FI: WIR TREIBEN EINEN KEIL ZWISCHEN DEUTSCH- UND RUSSLAND! …


keil

Wie das FS3 bereits vor fast einem Jahrzehnt aufzeigte, geht es in den Konflikten rund um Europa ausschliesslich um ein über 100 Jahre altes Strategiekonzept der seefahrenden Nationen (=Händler), die unter allen Umständen einen Schulterschluß zwischen der Technologie- und Innovationsmacht Deutschland mit der „Mutter aller Rohstoffe“, Russland (=Erzeuger, Produzenten) verhindern mußten, um ihre eigenen Phantasien einer Weltbeherrschung zumindest den Funken einer Chance zu geben.


H.J.MackinderDer britische Geograph, Wirtschafts- und Politikwissenschafter Sir Halford John Mackinder formulierte 1904 in der Schrift „The Geographical Pivot of History“ die Heartland-Theorie als Teil der neuen Geopolitik des Inselstaates, einst Weltmacht von Gnaden der FInanziellen Internationalen (FI) mit dem damaligen, globalen Finanzzentrum der „City of London“: Diese These besagt, dass die Beherrschung des Kernlandes Eurasiens der Schlüssel zur Weltherrschaft sei und dass Großbritannien als führende Seemacht mit dem Aufkommen einer gefährlichen konkurrierenden Macht auf dem Kontinent rechnen müsse, insbesondere mit Russland.
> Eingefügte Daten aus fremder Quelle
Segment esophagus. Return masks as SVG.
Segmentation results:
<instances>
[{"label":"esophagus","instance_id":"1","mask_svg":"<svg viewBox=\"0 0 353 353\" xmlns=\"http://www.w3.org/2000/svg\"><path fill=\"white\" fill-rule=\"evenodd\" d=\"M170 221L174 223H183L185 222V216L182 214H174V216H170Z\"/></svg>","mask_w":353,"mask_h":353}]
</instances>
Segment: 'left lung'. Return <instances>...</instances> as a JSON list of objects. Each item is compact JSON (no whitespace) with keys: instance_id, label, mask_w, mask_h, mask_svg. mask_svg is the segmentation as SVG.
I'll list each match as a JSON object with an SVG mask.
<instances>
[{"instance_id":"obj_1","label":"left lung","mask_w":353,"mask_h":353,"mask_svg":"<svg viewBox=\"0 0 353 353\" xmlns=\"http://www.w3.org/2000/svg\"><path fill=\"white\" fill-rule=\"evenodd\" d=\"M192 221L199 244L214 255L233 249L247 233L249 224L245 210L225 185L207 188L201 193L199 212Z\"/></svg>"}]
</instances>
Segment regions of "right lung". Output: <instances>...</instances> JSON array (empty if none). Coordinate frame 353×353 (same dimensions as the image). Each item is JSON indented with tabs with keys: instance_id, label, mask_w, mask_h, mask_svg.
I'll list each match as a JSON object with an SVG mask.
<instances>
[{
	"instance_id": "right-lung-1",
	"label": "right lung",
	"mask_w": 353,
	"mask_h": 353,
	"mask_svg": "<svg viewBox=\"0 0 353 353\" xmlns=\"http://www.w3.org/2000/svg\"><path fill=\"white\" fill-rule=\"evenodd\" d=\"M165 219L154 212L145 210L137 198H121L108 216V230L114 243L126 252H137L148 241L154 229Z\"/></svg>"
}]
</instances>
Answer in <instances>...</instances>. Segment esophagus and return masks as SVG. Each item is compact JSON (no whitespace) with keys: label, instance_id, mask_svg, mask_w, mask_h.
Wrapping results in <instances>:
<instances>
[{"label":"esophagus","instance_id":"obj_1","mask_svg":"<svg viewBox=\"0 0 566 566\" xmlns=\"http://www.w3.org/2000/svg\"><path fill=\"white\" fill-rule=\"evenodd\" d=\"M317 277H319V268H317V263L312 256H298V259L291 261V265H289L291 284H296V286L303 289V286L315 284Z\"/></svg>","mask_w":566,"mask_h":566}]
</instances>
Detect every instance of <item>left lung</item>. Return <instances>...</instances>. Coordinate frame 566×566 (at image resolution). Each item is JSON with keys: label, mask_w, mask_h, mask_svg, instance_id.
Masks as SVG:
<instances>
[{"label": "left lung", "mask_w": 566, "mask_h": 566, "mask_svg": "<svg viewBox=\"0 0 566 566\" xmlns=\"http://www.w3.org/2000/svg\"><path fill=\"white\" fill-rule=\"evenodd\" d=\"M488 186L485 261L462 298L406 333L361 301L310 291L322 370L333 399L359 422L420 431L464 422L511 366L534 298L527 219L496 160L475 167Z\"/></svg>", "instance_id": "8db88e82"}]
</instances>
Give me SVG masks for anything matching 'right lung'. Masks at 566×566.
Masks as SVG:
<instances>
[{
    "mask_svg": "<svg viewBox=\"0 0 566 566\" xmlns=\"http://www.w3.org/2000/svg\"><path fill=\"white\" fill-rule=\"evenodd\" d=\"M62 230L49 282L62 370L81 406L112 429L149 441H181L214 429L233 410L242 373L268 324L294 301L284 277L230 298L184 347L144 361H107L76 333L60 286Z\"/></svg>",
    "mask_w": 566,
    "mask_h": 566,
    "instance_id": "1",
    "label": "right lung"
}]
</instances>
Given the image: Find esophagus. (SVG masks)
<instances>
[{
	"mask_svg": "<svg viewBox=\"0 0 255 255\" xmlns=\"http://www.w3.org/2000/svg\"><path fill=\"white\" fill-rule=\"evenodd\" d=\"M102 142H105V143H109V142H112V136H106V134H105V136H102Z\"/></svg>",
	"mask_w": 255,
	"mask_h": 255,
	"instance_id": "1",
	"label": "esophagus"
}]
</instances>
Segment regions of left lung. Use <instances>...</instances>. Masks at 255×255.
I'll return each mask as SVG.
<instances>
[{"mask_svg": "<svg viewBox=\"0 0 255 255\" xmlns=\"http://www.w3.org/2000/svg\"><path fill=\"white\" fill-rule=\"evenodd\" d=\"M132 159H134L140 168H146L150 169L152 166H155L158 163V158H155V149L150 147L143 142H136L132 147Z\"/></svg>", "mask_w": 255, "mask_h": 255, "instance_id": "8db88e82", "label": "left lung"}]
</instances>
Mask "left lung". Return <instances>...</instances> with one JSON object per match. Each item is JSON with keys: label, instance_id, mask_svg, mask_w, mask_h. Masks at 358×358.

Die FI kann Russland nicht erobern – aber sie kann versuchen es „aus dem Gleichgewicht“ zu bringen.

Was oft als „Verschwörungstheorie“ abgetan wird, ist beinharte Realität. Schließlich formulierte niemand geringerer, als Zbigniew Brzeziński, 1997 in seinem Buch „Die einzige Weltmacht: Amerikas Strategie der Vorherrschaft“ Mackinders Idee neu und adaptierte sie auf die Bedürfnisse der USA und ihrer Herrscher. Brzeziński hatte auf Initiative von David Rockefeller die Trilaterale Kommission gegründet, deren Direktor er von 1973 bis 1976 war. Die TC ist eine der einflußreichsten Meinungsmacher unserer heutigen Geopolitik!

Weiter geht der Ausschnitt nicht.